--- Extract provided ---

Improving lifetimes of pumps
VAD Souza and A Neville from the University of Leeds detail their research into boosting the lifetime of wastewater pumps' service through the use of thermal spray coatings
The use of pumps in wastewater treatment is crucial in all phases of the process and therefore it is important to have pumps, which provide long service life to reduce costs. The use of stainless steel in internal parts of the pumps (impellers, wear ring, etc.) has provided successful performance over the years. However, material waste can present different pH values, and solid particles entrained in the fluid and the wide range of environments, can make stainless steel become vulnerable to high rates of material wastage. There is often a requirement to adopt materials or surface treatments to provide higher resistance because of this.
For this article, some laboratory tests were carried out in order to investigate the improvement in performance offered by high-velocity oxy-fuel (HVOF) thermal spray coatings against stainless steels. The tests were performed in an erosion corrosion environment (silica sand in 3.5% NaCl) at three sand loadings (200, 500 and 1,000mg/l) on WC-based HVOF coatings, austenitic stainless steel (UNS S31603) and super duplex stainless steel (UNS S32750).
The results showed the HVOF WC-based thermal spray coating can enhance the performance compared to both stainless steels by 80%. Coating technology for alleviating erosion corrosion damage in wastewater applications, therefore, has some potential.
The collection and conveyance of spent water to a WwTW presents an extremely difficult environment for materials to operate in. Wastewater can be defined according to the origin, such as residential and non-residential wastewater. The residential wastewater comprises mainly sewage and this includes wastewater from toilets and other parts of the household. Non-residential wastewater originates from industries, businesses and institutions and also storm, rains and floods1. Pumping station equipment must handle sewage and waste of almost every form and description, including both solids in suspension and in solution, therefore having access to reliable pumps is one of the most critical issues in processing waste water2. Often the reliability of pumps is limited by degradation of the materials by processes such as corrosion and wear.
Sewage is wastewater containing ions in solution as well as organic and inorganic particles in suspension. The range of pH values can be from five-eight and other factors such as dissolved oxygen content, the hydrodynamic regime in the pumping process, means corrosion and erosion present real challenges for the operation of pumps. In order to resist chemical attack it is often necessary to use stainless steels, at least for the key components. Duplex (austenite-ferrite) steel is widely used because of its high corrosion resistance and yield strength3.
In anaerobic digestion systems the temperature is up to 65°C 4 which, in combination with a lack of oxygen, may require a CrNiMo duplex steel containing Cu. If corrosion is minimised by appropriate alloying, erosive wear will often determine the life of pump components3.
Centrifugal pumps are normally chosen for three main reasons5:
Due to the increase in water consumption, together with the demographic explosion, the whole optimisation process for industrial and domestic wastewater treatment has to move forward - and since the pumping system is the 'heart' of the wastewater treatment process, it is necessary to be constantly seeking longer lifetime pumps and more resistance to varied environmental conditions.

--- Source data ---

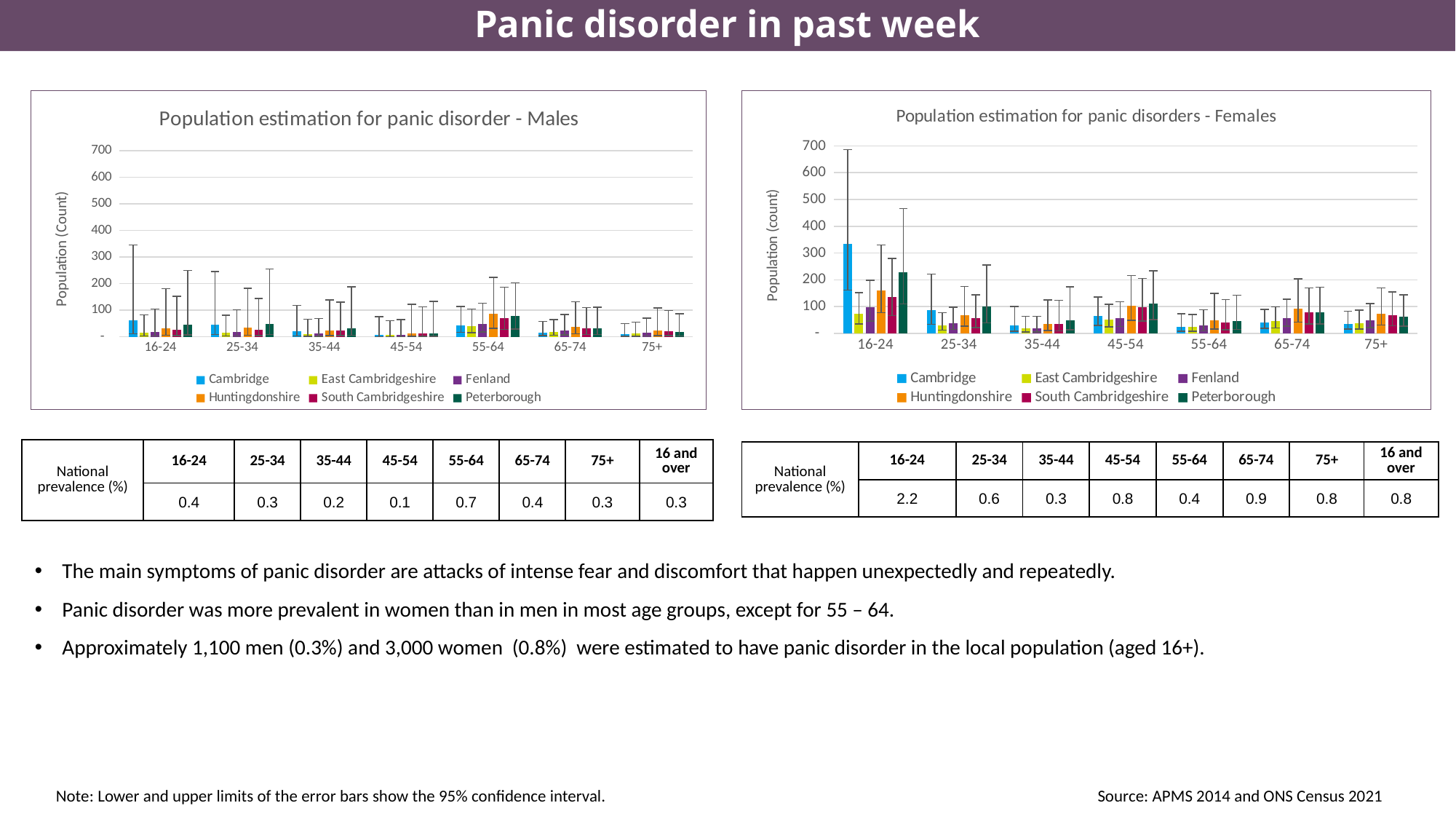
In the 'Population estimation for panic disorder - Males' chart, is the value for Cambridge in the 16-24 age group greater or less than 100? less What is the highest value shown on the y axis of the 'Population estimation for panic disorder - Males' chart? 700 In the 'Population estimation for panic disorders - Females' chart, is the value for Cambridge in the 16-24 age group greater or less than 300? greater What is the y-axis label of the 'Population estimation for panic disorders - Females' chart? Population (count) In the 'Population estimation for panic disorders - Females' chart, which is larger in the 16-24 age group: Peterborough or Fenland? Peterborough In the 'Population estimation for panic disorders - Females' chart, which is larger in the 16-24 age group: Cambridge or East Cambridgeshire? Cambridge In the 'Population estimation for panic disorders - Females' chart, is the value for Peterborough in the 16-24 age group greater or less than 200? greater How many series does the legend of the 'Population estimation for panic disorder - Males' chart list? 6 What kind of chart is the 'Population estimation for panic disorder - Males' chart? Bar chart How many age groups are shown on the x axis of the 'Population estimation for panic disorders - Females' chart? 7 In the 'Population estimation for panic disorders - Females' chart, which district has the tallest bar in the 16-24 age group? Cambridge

---

Tasks for this exercise:
• a. In the article on wastewater pump lifetimes, what sand loadings were used in the erosion corrosion tests?
• b. Pick up the article on wastewater pump lifetimes after its final sentence and write the next part.

Task responses:
• a. 200, 500 and 1,000 mg/l.

• b.
Stainless steels offer resistance to corrosion due to their thin, tenacious, Cr2O3-rich passive film (Figure 1), which prevents charge transfer at the fluid/material interface. In instances where there are solids present, or high-shearing flows, the passive film integrity can be breached and this enables high rates of corrosion to ensue.
Under these circumstances one material selection solution is to adopt surface engineering systems, which can offer the additional protection of resistance to erosion to the component. In surface engineering systems the surface of the material is modified to provide enhanced properties and in this case erosion and corrosion resistance. Surface engineering systems can basically be divided into 'line of sight' and 'non-line of sight' categories. The line of site processes refer to techniques where access to the surface to be treated is restricted to geometry, whereas non-line of sight does not depend on geometry and can access any part of surface.
In non-line of sight processes the electroless plating technique and thermo-chemically formed ceramic coatings applied by dip process can be considered, while line of sight processes generally include evaporation deposition (PVD), ion implantation (IM), ion beam mixing (IBM) and thermal spray coating. Among thermal spray coating processes the HVOF technique has evolved over the years and now provides coatings with optimum compaction and low chemical decomposition, especially for WC-based coatings6.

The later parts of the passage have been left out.